Offset Tracking

Offset Tracking Operator

The Offset Tracking operator estimates the movement of glacier surfaces between two SAR images (reference and secondary) in both slant-range and azimuth direction. It performs cross-correlation on selected GCP-patches in reference and secondary images, and computes glacier velocities based on the shift computed for each GCP. Finally the glacier velocity map is computed through interpolation of the velocities computed for the GCP grid.

Brief Implementation Details

The offset tracking is performed by the following sub-steps:

  1. For user specified GCP grid in reference image, compute corresponding secondary pixel positions using normalized cross-correlation.
  2. For each point on the GCP grid, compute offset between reference and secondary images, and movement velocity. Point with velocity exceeding the user specified maximum velocity will be marked as outlier.
  3. Perform local average for offset on valid GCP points.
  4. Fill holes caused by the outliers. Offset and velocity will be calculated using weighted average.
  5. Finally, compute the velocity for all pixels in the reference image from the velocity on GCP grid by interpolation.

Offset Tracking with SNAP

The reference and secondary images used in offset tracking should be coregistered first by DEM assisted coregistration. The following steps should be followed:

  1. Run Apply Orbit File operator respectively with reference and secondary images as input to update the orbit state vectors in the metadata of the product with the precise orbit file.
  2. Run DEM Assisted Coregistration operator with both reference and secondary output from step 1 as input to coregister reference and secondary images.
  3. Run Offset Tracking operator with the coregistered stack as input to produce the glacier velocity map.
  4. To display the glacier velocity map, double click on the velocity band name. To show the glacier velocity vectors, click on "Layer Manager" and add "Coregistered GCP Movement Vector" layer.
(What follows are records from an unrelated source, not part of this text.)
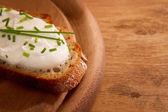 Escuro criados com vista superior do queijo de creme com dof — Foto Stock
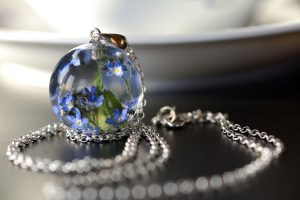 biżuteria z zywicy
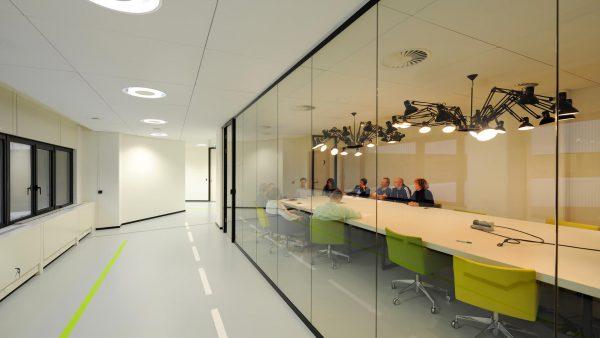 Adidas Interieur 13 - Hollandse Nieuwe
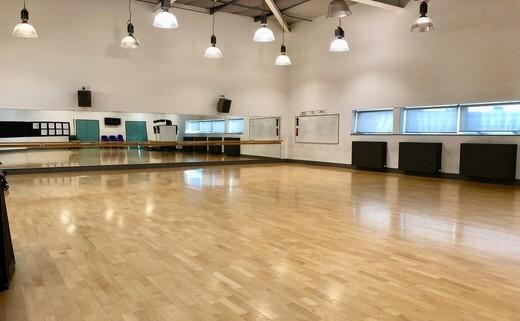 Regular_dance_studio_2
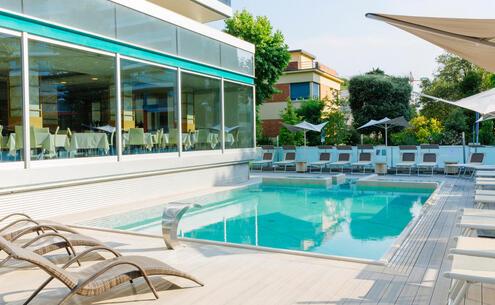 aquahotel it sconto-prenota-prima-in-hotel-a-rimini-con-piscina 005
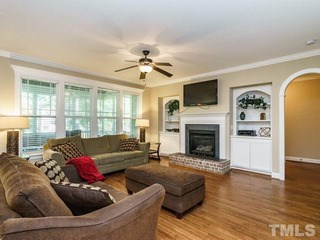 513 Hollymont Drive, Holly Springs, NC - USA (photo 5)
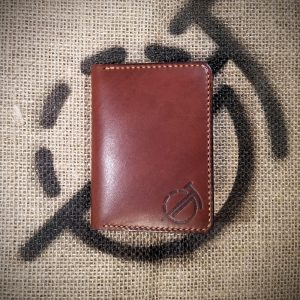 Tailor wallet in dark brown with light brown stitching (closed)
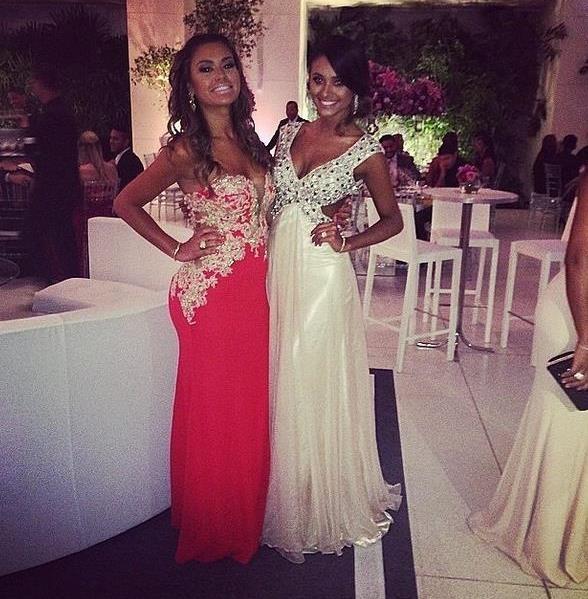 Вторые половинки Луиса Адраино (в красном платье) и Тайсона, фото: instagram.com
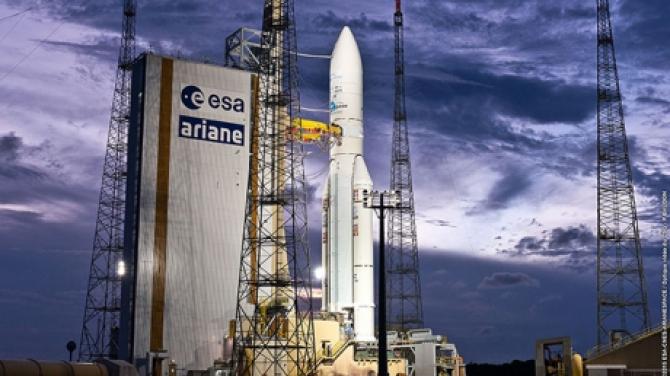 Lansarea unei rachete Ariane 5, care urma să plaseze pe orbită doi sateliţi de telecomunicaţii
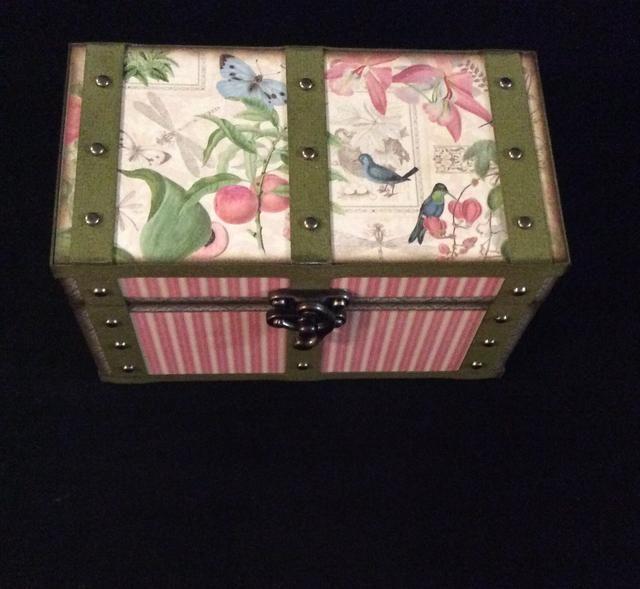 Repita el procedimiento para la parte superior de la caja en la configuración mostrada.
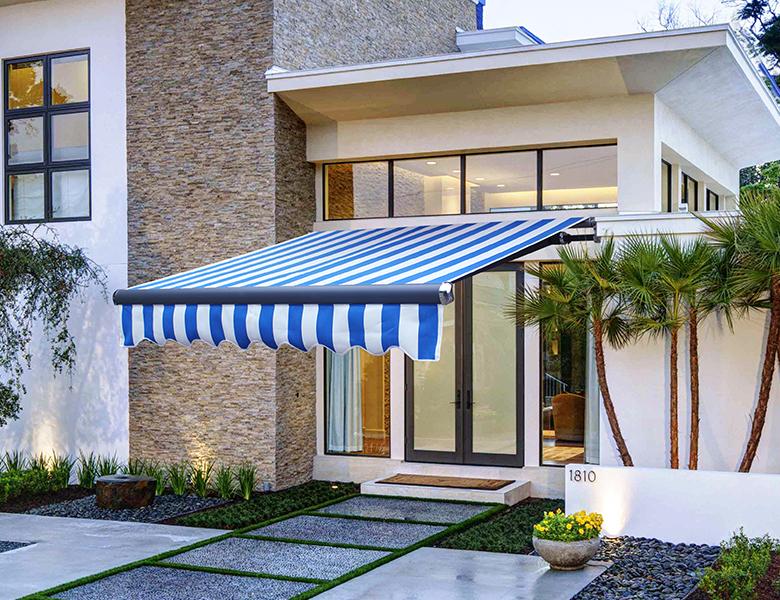 安装技术的提高可以保障坡道雨棚的效果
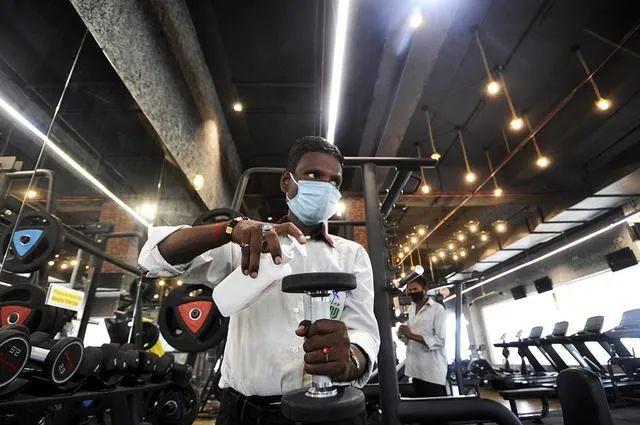 印度已有1亿人感染新冠病毒?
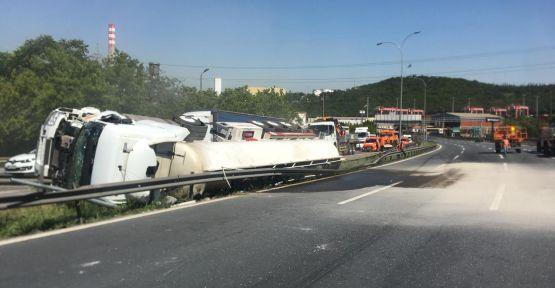 Anadolu Otoyolu'nda devrilen tanker ulaşımı aksattı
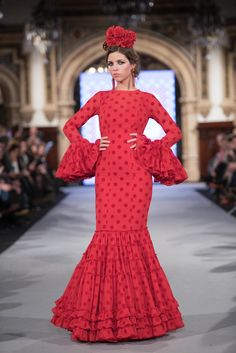 Carmen Acedo - We Love Flamenco 2018 - Sevilla Flamenco Costume, Flamenco Dancers, Glamorous Outfits, Beautiful Outfits, Spanish Dress Flamenco, Spanish Dancer, Mode Outfits, Trendy Outfits, Ankara Dress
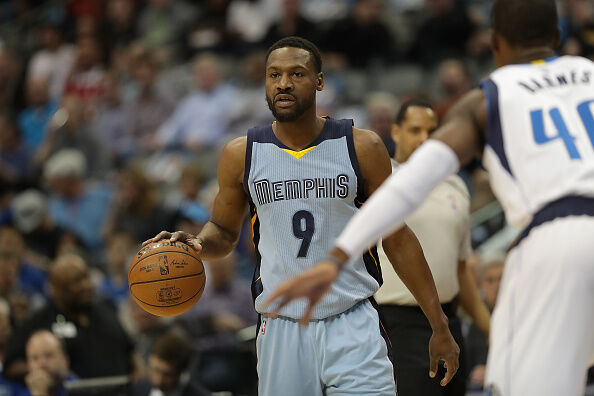 Memphis Grizzlies v Dallas Mavericks DALLAS, TX - MARCH 03: Tony Allen #9 of the Memphis Grizzlies at American Airlines Center on March 3, 2017 in Dallas, Texas. NOTE TO USER: User expressly acknowledges and agrees that, by downloading and/or using this photograph, user is consenting to the terms and conditions of the Getty Images License Agreement. (Photo by Ronald Martinez/Getty Images) Editorial subscription SML 3000 x 2000 px | 10.00 x 6.67 in @ 300 dpi | 6.0 MP  Size Guide Add notes  SUBSCRIPTION DOWNLOAD Details Restrictions:	USER IS NOT PERMITTED TO DOWNLOAD OR USE IMAGE WITHOUT PRIOR APPROVAL. Credit:	Ronald Martinez / Staff Editorial #:	649357894 Collection:	Getty Images Sport Date created:	March 03, 2017 License type:	Rights-managed Release info:	Not released. More information Source:	Getty Images North America Object name:	662356077RM060_Memphi Max file size:	3000 x 2000 px (10.00 x 6.67 in) - 300 dpi - 1.8 MB More from this eventView all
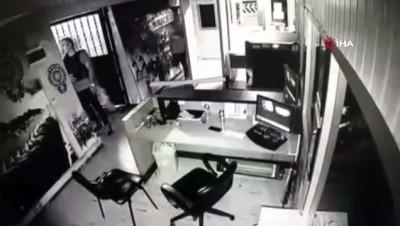 olay yeri inceleme -  Esenyurt'ta polis merkezinde ölen kişi hakkında savcılık açıklama yaptı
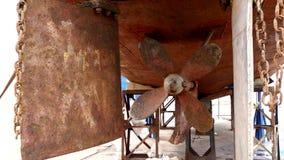 Envíe el metal oxidado viejo del propulsor en el astillero en el puerto de Moscú almacen de video
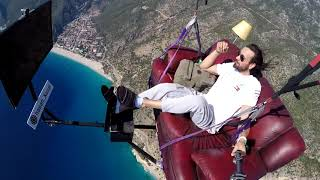 Uçan koltuk - Flying Couch Potato-Man with a Flying Livingroom- Paragliding - Ölüdeniz/Turkey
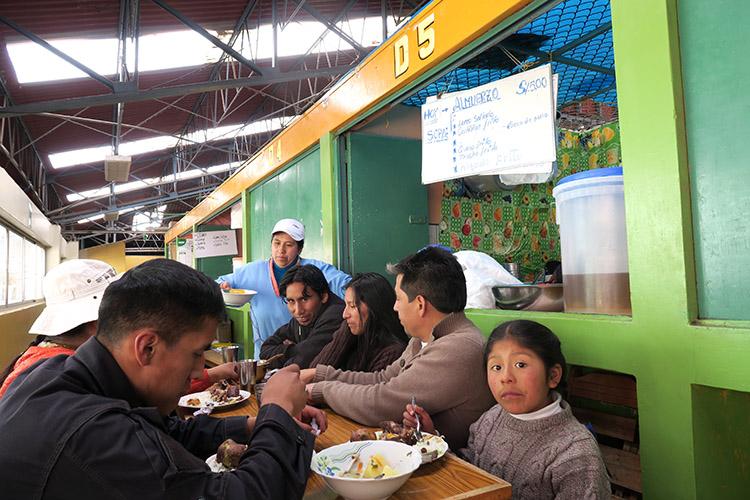 ペルー プーノ 食事 ご飯 市場
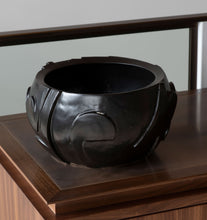 Load image into Gallery viewer, Carved Bowl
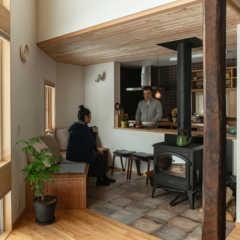 暮らすほどに艶めく 変形敷地の小さな木の家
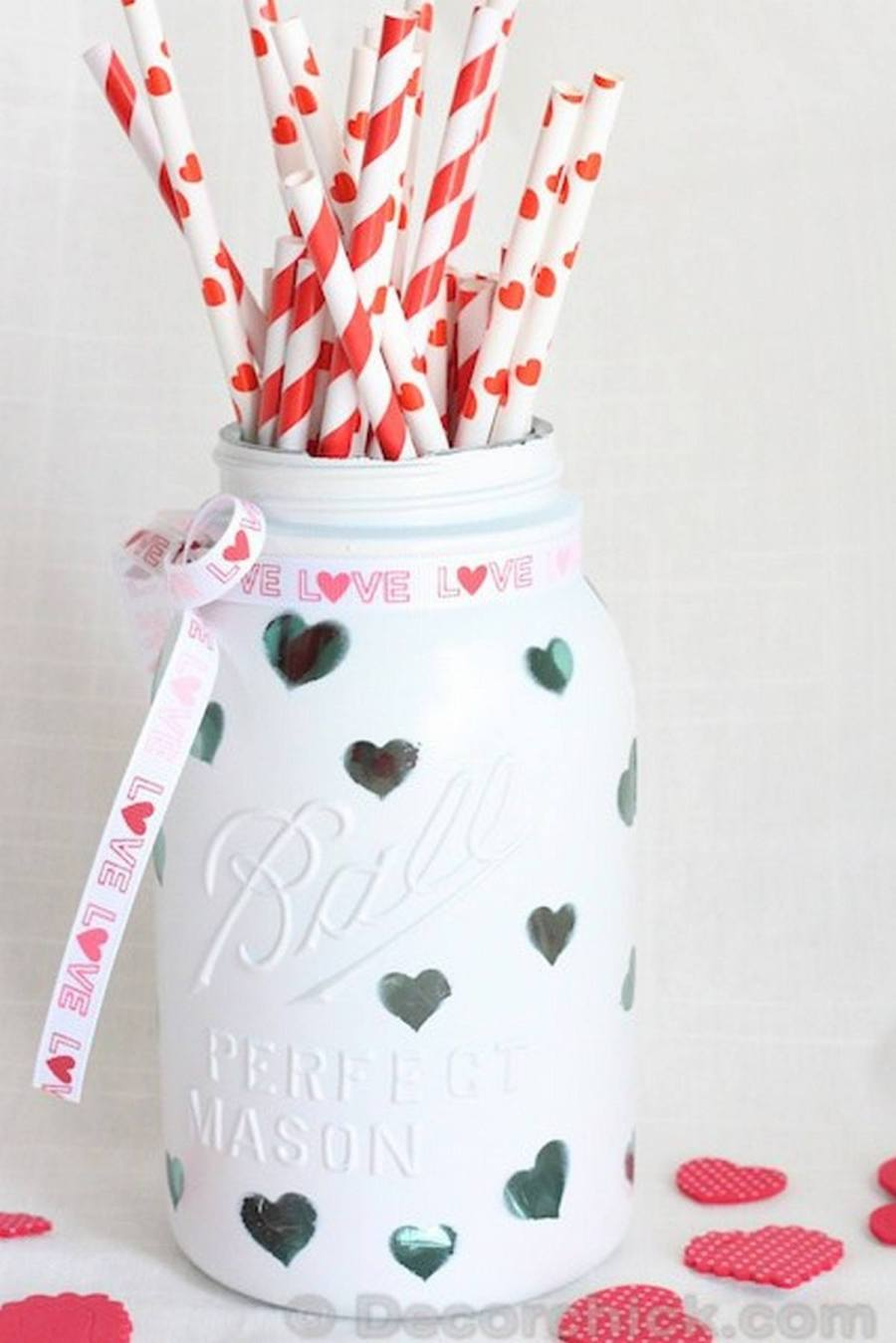 February 14 will be here before you know it, so start crafting now! These cute ideas for Valentine's Day crafts and DIY gifts will set your heart on fire.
The velocity vectors on the user specified GCP grid will be displayed.

Parameters Used

   The parameters used by the operator are as follows:
  1. Grid Azimuth Spacing (in pixels): The GCP grid azimuth spacing in pixels.
  2. Grid Range Spacing (in pixels): The GCP grid range spacing in pixels.
  3. Grid Azimuth Spacing (in meters): The GCP grid azimuth spacing in meters. It is updated automatically based on user input in 1.
  4. Grid Range Spacing (in meters): The GCP grid range spacing in meters. It is updated automatically based on user input in 2.
  5. Grid Azimuth Dimension: The number of lines of the GCP grid. It is updated automatically based on user input in 1.
  6. Grid Range Dimension: The number of columns of the GCP grid. It is updated automatically based on user input in 2.
  7. Total GCP Points: The total number of points in the GCP grid. It is updated automatically based on user input in 1 and 2.
  8. Registration Window Width: The window width for cross-correlation.
  9. Registration Window Height: The window height for cross-correlation.
  10. Cross-Correlation Threshold: Threshold for normalized cross-correlation value. If the cross-correlation value is greater than the threshold, then the estimated offset is considered valid, otherwise invalid.
  11.  Average Box Size: Size of sliding window for averaging offsets computed for GCPs.
  12.  Max Velocity: The maximum allowed glacier velocity in meters per day. It is used in eliminating outliers.
  13. Radius for Hole Filling: It defines the size of the window for hole filling. For GCP that has no valid offset, a window with given radius centered at the GCP is defined. Offsets from valid GCPs within the window are used in interpolating the offset for the current GCP.